I want to start handling them more but am concerned that I should give them a bit longer to settle in.


----------



## Lizzle (Apr 7, 2010)

Just a question: do you have any female mice anywhere in your home? I've read that if two brothers smell a female, they will often start fighting viciously.

Otherwise, it is true that does do this too.  One of mine started out displaying her dominance by humping her cage-mate.


----------



## zany_toon (Apr 3, 2010)

I've twelve boys living together just now and there are regular sessions of rough housing  Thankfully (touch wood) nothing serious, no bites, scratches or blood so far and they live in the same room as their two mums, two aunts and 6 sisters but you need to keep a close eye on them. I check mine every night to make sure that they haven't caused any damage to one another and also check the cage for any signs of blood from bites etc that I may have missed. I just hope that they will stay together or at least in trios.


----------



## moustress (Sep 25, 2009)

Just make sure the dominant one doesn't keep the other from food or water or SLEEP. A mousie can die without a mark on him from too much stress and deprivation. If you frequently find him on top of the water bottle, that may be a sign of trouble. a litle scuffling does no harm, though.


----------



## Yelena (Apr 25, 2010)

Ari seems quite good at sticking up for himself when it comes to food- he's a propper little fatty.

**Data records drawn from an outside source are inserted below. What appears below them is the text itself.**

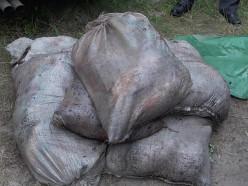 Жителям Слуцка грозит уголовная ответственность за рекордное количество выловленной рыбы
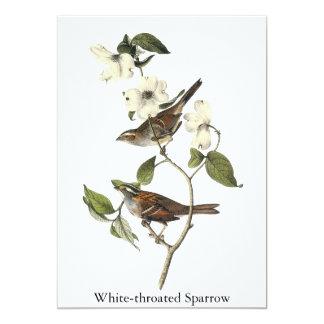 White-throated Sparrow - John Audubon Card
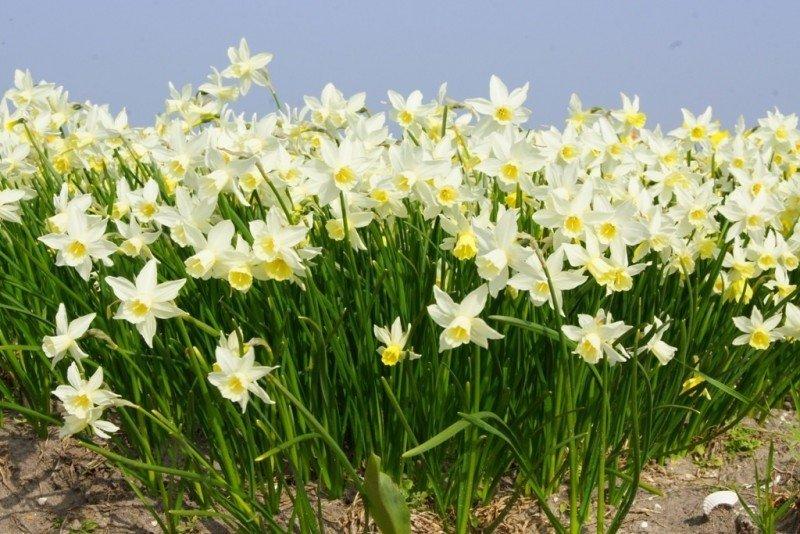 Narcissus-Sailboat-2
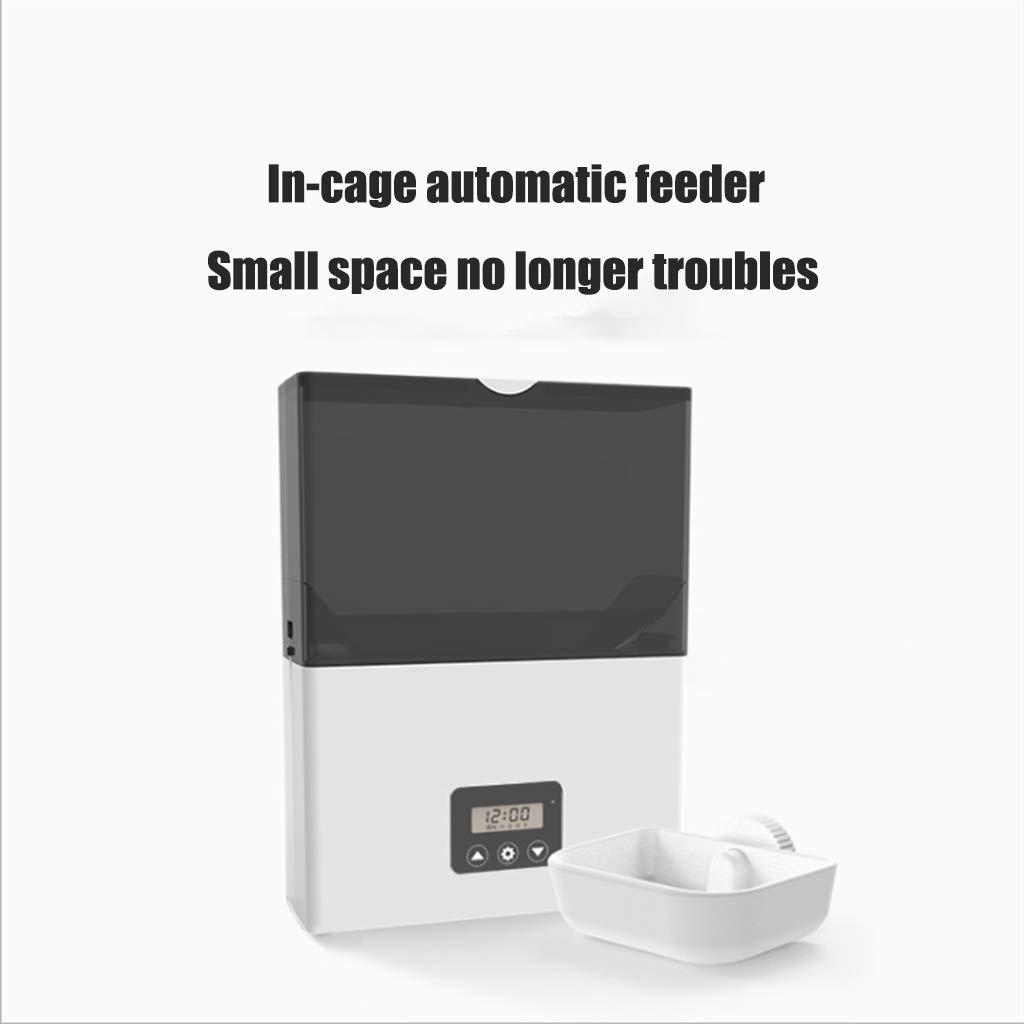 LFF.FF Pet Alimentatore Intelligente Algoritmi per Animali quantitativi quantitativi,A
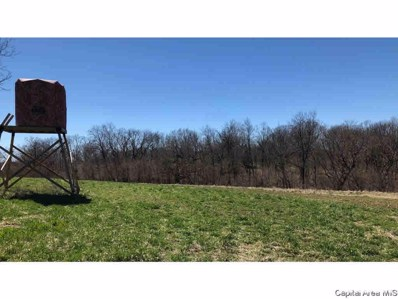 1 County Rd 1200N, Mt Sterling, IL 62353 - #: 1236342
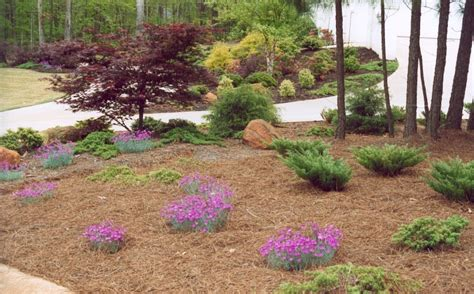 Best Mulch For Flower Beds Pine  Landscaping & Backyards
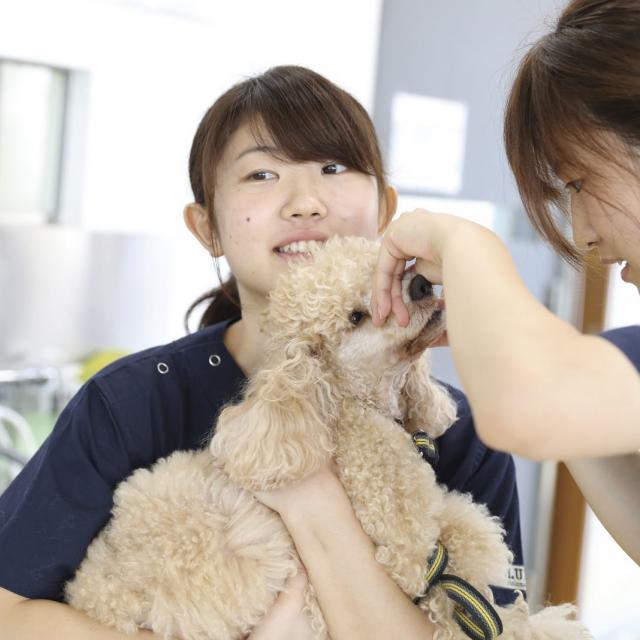 専門学校 福岡ビジョナリーアーツ 【ペット】動物看護師さんのお仕事体験1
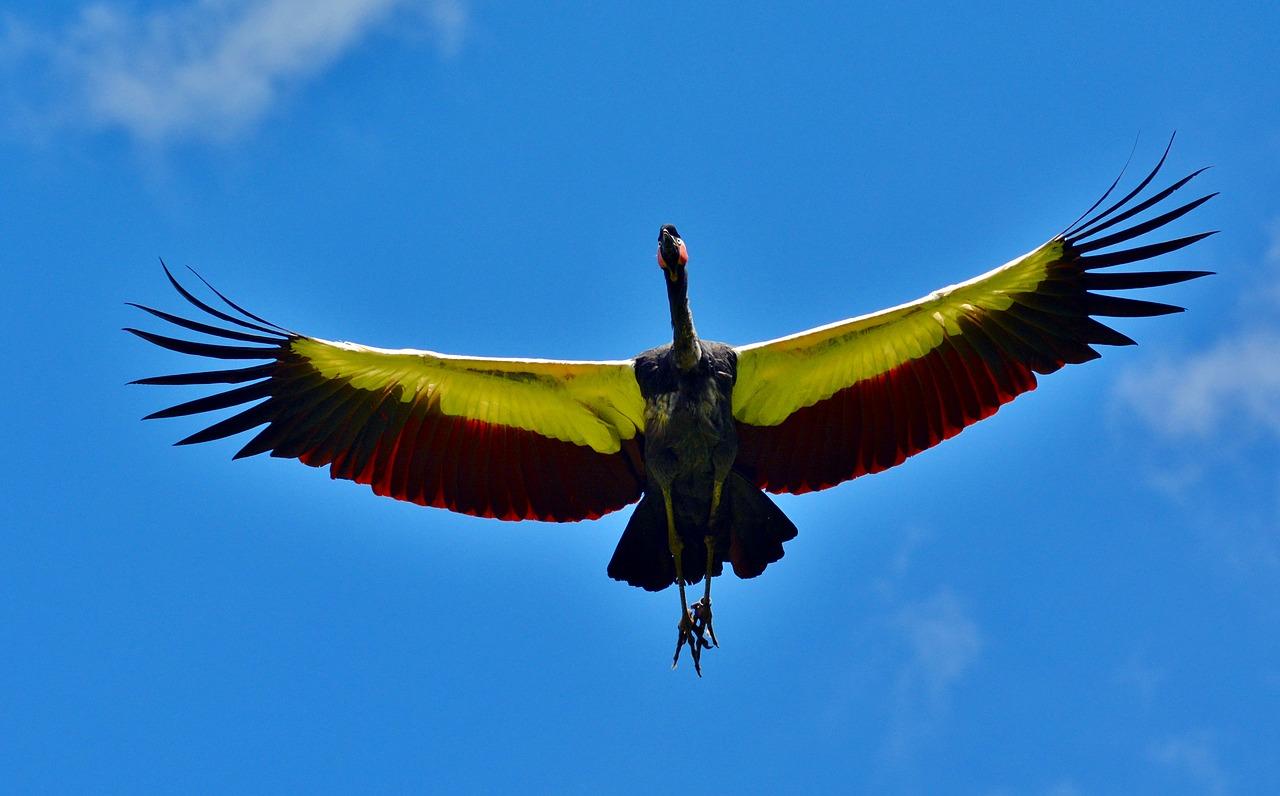 teoriile legate de pasarea condor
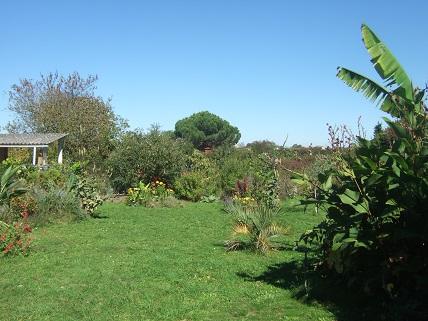 la rentrée du jardin - Page 4 Dscf8138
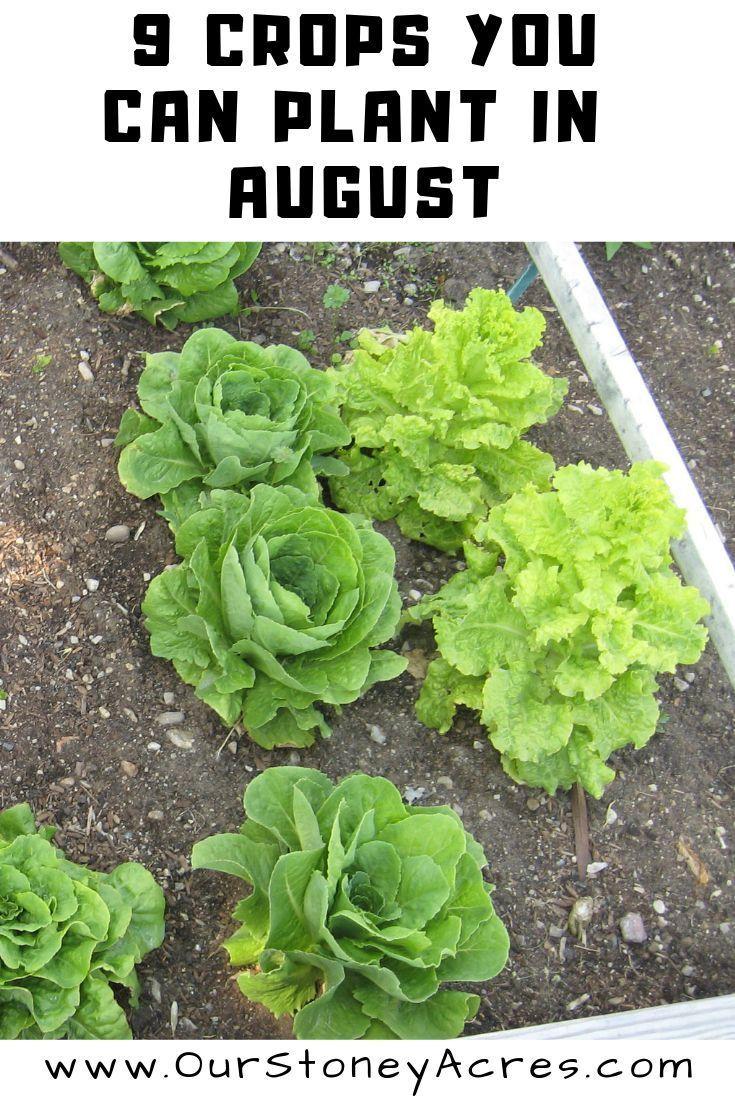 9 Pflanzen können im August für die Herbst- und Winterernte gepflanzt werden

I think a lot of Janco's 'issues' may be down to him being scared. Whenever I pick him up he freaks and poops everywhere before hiding in my hair and not coming down. He's ALOT calmer with my boyfriend though he still wont sit in his hands.

I'm thinking he may just be taking his fear out on Ari who is very calm and relaxed (I was tickling his tummy last night- very funny!).

They seem ok however I will defo keep and eye and also check the cage for those other signs,

thanks for your help


----------



## Yelena (Apr 25, 2010)

you know what, since I've stopped handling Janco he doesn't attach Ari at all :/

Maybe I smell funny haha


----------